Just logged into my Match account and saw that I've gotten quite a few views, so I clicked through to see who's viewed me. James had a little peek through my profile 2 days ago. What the hell? He ghosts me, blocks me on everything, and now he wants to have a little look through my profile?! What a dork. And, you guessed it, he has a hidden profile, so I can't click on it to block him. The only thing I can do is report him to the Match.com authorities. 
@TX-SC, wow, that's quite the Who's on First diatribe, and I'm not entirely sure I can make sense of it. Let's see, the Man with 3 kids was great until I found out what his living situation was, and I really don't want to be a part of that mess, so I told him I wasn't able to see him anymore. James asked questions and lots of them right from the get-go (like our first coffee "date", he asked if I had ever slept with anyone off Match). So, he questioned from the time we met, not well into things. Jerry pretty much just fell off the face of the Earth; I have no idea what happened to him besides that he was insanely busy at work, and getting home at 10pm to eat supper. 

These days, dating is a little different, thanks to online dating. There's nothing wrong with testing out the waters and getting to know a couple people a little before jumping in and fully committing to one person, perhaps wrongly. It just didn't work out for me this time, but I'm back on the bandwagon and am moving forward. Or, I was until Mr. Dippy decided to have a little look-see at my profile. Not fair that he gets to do that. I may report him.


----------



## ewam (May 28, 2017)

[DATA PROVIDED]
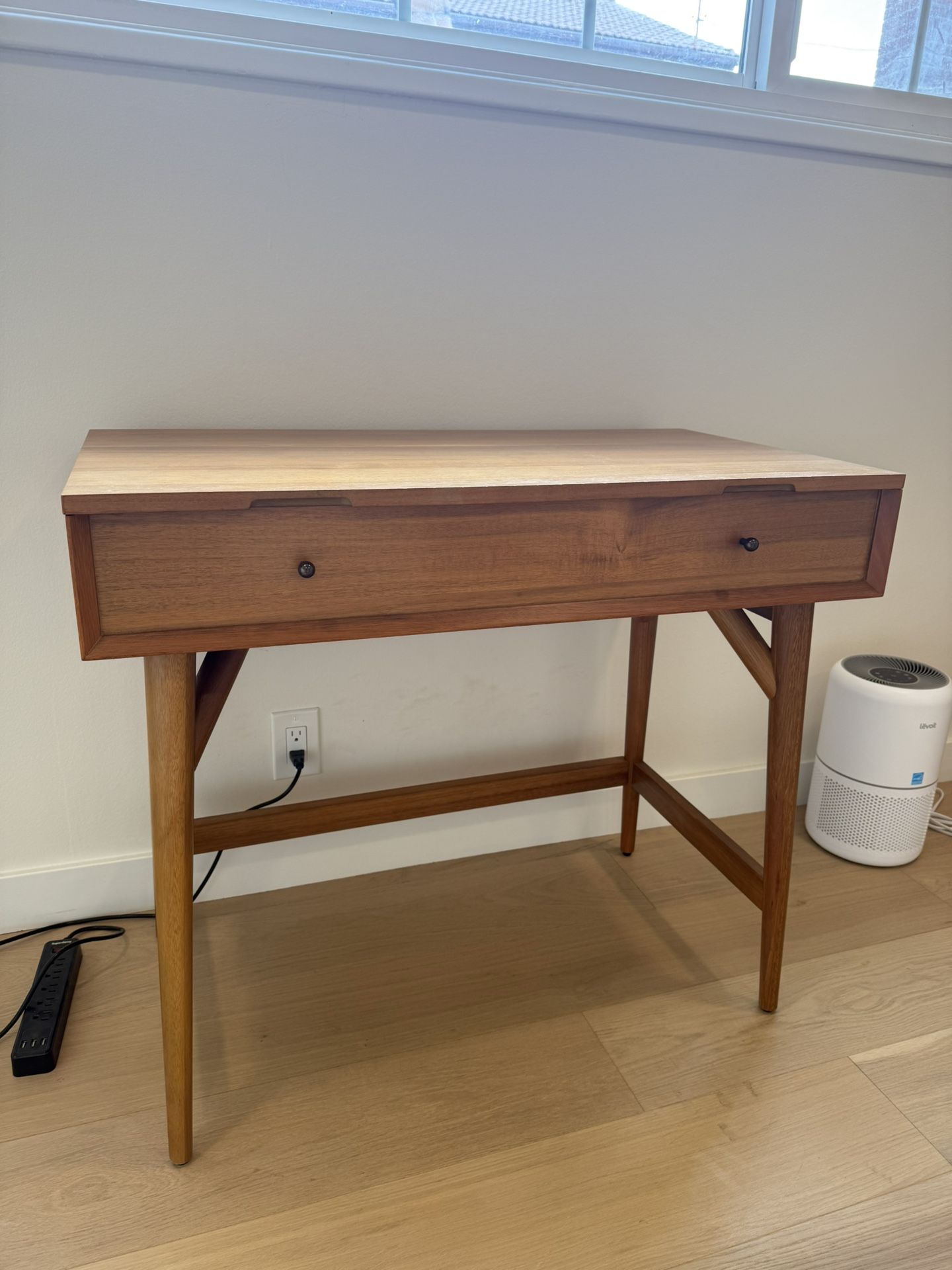 West Elm Mid-Century Adjustable Desk
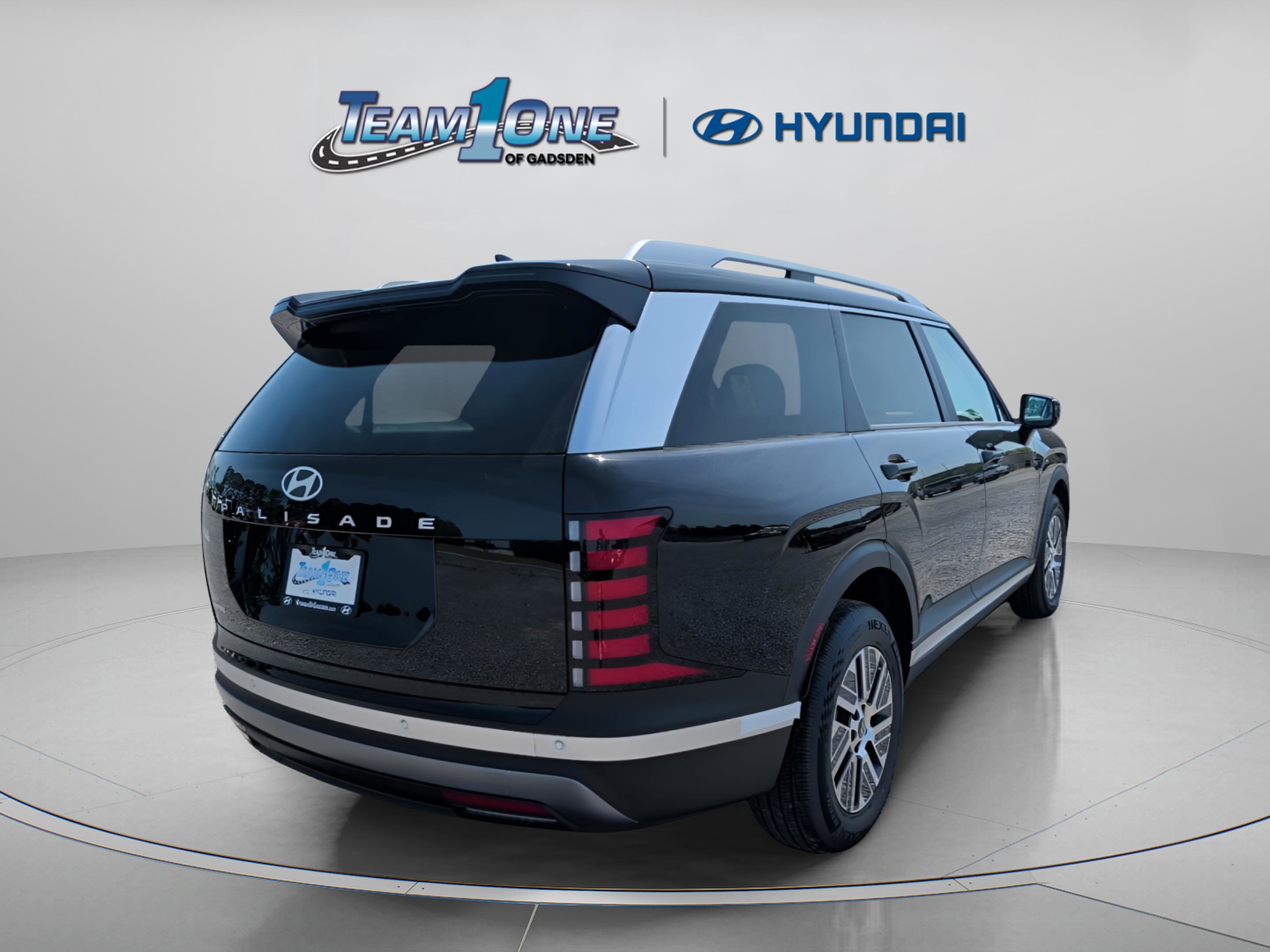 New 2026 Abyss Black Pearl Hyundai Blue SEL 7P image 8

[CHECK YOUR UNDERSTANDING]
#1 From the second paragraph of the dating forum post, list the men the writer describes there.
#2 Extract the passage of the dating forum post starting at "These days, dating" and ending at "(May 28, 2017)".
#3 Write what comes next in the dating forum post, picking up after the last line shown.

[ANSWERS TO THIS EXERCISE]
#1
- The Man with 3 kids
- James
- Jerry

#2
These days, dating is a little different, thanks to online dating. There's nothing wrong with testing out the waters and getting to know a couple people a little before jumping in and fully committing to one person, perhaps wrongly. It just didn't work out for me this time, but I'm back on the bandwagon and am moving forward. Or, I was until Mr. Dippy decided to have a little look-see at my profile. Not fair that he gets to do that. I may report him.


----------



## ewam (May 28, 2017)

#3
you surely cant report someone for viewing your profile, that would be silly


----------



## lucy999 (Sep 28, 2014)

Why on Earth would you report him?


----------



## Ursula (Dec 2, 2016)

Because he has no business viewing the profile of someone that he's essentially ghosted and cut out of his life. He's made it clear that he has no interest, so he should also be following through on his plans.


----------



## FrenchFry (Oct 10, 2011)

I'm 100% positive that there is nothing in the Terms of Agreement that says that because he blocked you elsewhere, he shouldn't be allowed to see you on Match.

Block him back and keep it moving! A huge part of this is not sweating the petty stuff.


----------



## Ursula (Dec 2, 2016)

FrenchFry said:


> I'm 100% positive that there is nothing in the Terms of Agreement that says that because he blocked you elsewhere, he shouldn't be allowed to see you on Match.
> 
> Block him back and keep it moving! A huge part of this is not sweating the petty stuff.


I can't block the ******! He has his profile set to "hidden", so no one can click on him, but his name still shows up on people's feeds. I would if I could.


----------



## dubsey (Feb 21, 2013)

post something innocuous like "don't you love it when people run out of your life, block you on everything, then you can see them creeping on your profile?" in a location you know he'll see it.


----------



## FrenchFry (Oct 10, 2011)

Ursula said:


> I can't block the ******! He has his profile set to "hidden", so no one can click on him, but his name still shows up on people's feeds. I would if I could.


Ah! That might be something to request but--it still ain't no thing. You have definitely made some sort of impression though.


----------



## Ynot (Aug 26, 2014)

Ursula said:


> Just logged into my Match account and saw that I've gotten quite a few views, so I clicked through to see who's viewed me. James had a little peek through my profile 2 days ago. What the hell? He ghosts me, blocks me on everything, and now he wants to have a little look through my profile?! What a dork. And, you guessed it, he has a hidden profile, so I can't click on it to block him. The only thing I can do is report him to the Match.com authorities.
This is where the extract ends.